Returning from the massive pro-choice rally in Washington, D.C. last Sunday, State Rep. Marjorie A. Clapprood (D-Sharon), a likely candidate for lieutenant governor, complained about what she thought was an inappropriate choice of words on the part of an airport shuttle driver. "Did he call me `darling? "Clapprood asked friends. They told her she had misunderstood. The driver's quite appropriate warning had been, "Don't lean on the door!"
We will raise "a political army. If [politicians] don't get the message, we will replace them with pro-choice."
--National Organization for Women President Molly Yard, during last Sunday's march on Washington.

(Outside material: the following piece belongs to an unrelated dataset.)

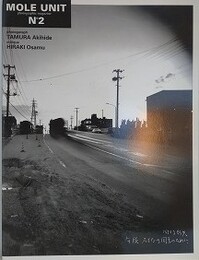 MOLE UNIT No.2　田村彰英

From the Washington Bureau--A reporter at last Sunday's March on Washington for abortion rights, suffering from a bleeding ankle and too little sleep, was milling around the Harvard Radcliffe delegation when an unidentified woman came up to her and said, "Your foot is bleeding--you need some socks. Take these." The reporter did as instructed, but when she turned around to thank the sock-giver, the mysterious benefactor had disappeared.

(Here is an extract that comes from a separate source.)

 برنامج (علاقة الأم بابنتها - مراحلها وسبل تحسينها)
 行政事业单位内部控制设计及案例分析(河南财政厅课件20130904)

"We had a choice, we made a choice, People voted in favor of happiness and against war."
--Outgoing Kennedy School Dean Graham T. Allison '62, on the presidential election last November that saw President Bush defeat former K-School lecturer Michael S. Dukakis.
Bureaucracy Watch: There are two teams of Harvard researchers racing to help confirm the results of a University of Utah fusion report that could revolutionize science and, possibly, American society. One of the Harvard scientists, whose experiment will likely be finished on Monday or Tuesday, said that he might have been able to run his experiment yesterday had it not been for a faculty meeting he was required to attend.

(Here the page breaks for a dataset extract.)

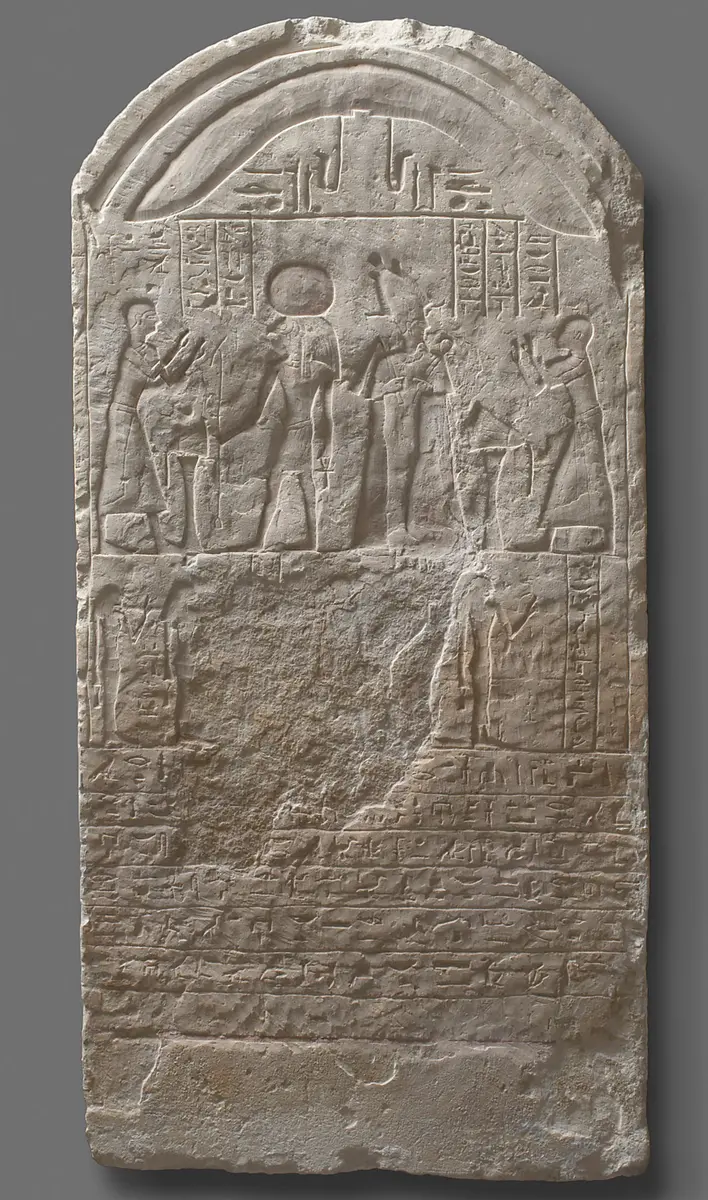 Stele des Har-chons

Left-wing/Right-wing: While members of the NCAA championship Harvard hockey team waited for a congratulatory photo opportunity with Gov. Michael S. Dukakis Tuesday, legislators and hockey players milled about the governor's cramped office trying to make conversation. State Representaive Robert A. Havern '72 (D-Arlinton), a former Crimson center who played under Coach Bill Cleary, said, "I can't wait to see the governor shake hands with Billy--you know his politics, 20 steps to the right of Attila the Hun." During the 10-minute meeting, there was no discussion of politics, and the session went without incident.
"The prospect of new leadership offers a timely chance to reflect on what we have accomplished and what must still be done to build a first-rate professional school for government service."
--President Derek C. Bok, writing on the Kennedy School in his annual report released this week.
Icebreakers: During a brief ceremony in the House chambers congratulating the Harvard hockey team this week, House Speaker George Keverian '53 (D-Everett)--one of the few Harvard educated lawmakers who did not attend a noontime luncheon for the team--made clear his feelings toward the game Keverian, who is noted as much for his enormous weight as his dry wit, said, "Hockey is a sport I never understood when I was young. We never had rinks. We just had ponds--and for some reason the other kids never let me on them."
"All studies show that when you link sex and violence, you can never pull them apart."
--Anti-pornography activist Gail Dines-Levi during a presentation for Take Back the Night week.
Lottery Footnote: Activist M. Scott Murphy '92, who spearheaded the successful effort to prevent 25 percent of the spaces in eight of 12 upperclass houses from being randomly assigned to freshmen, will be living in his second choice house next year--Lowell House. Lowell was one of four houses which had refused to participate in the new housing plan. So much for the effort, Scott.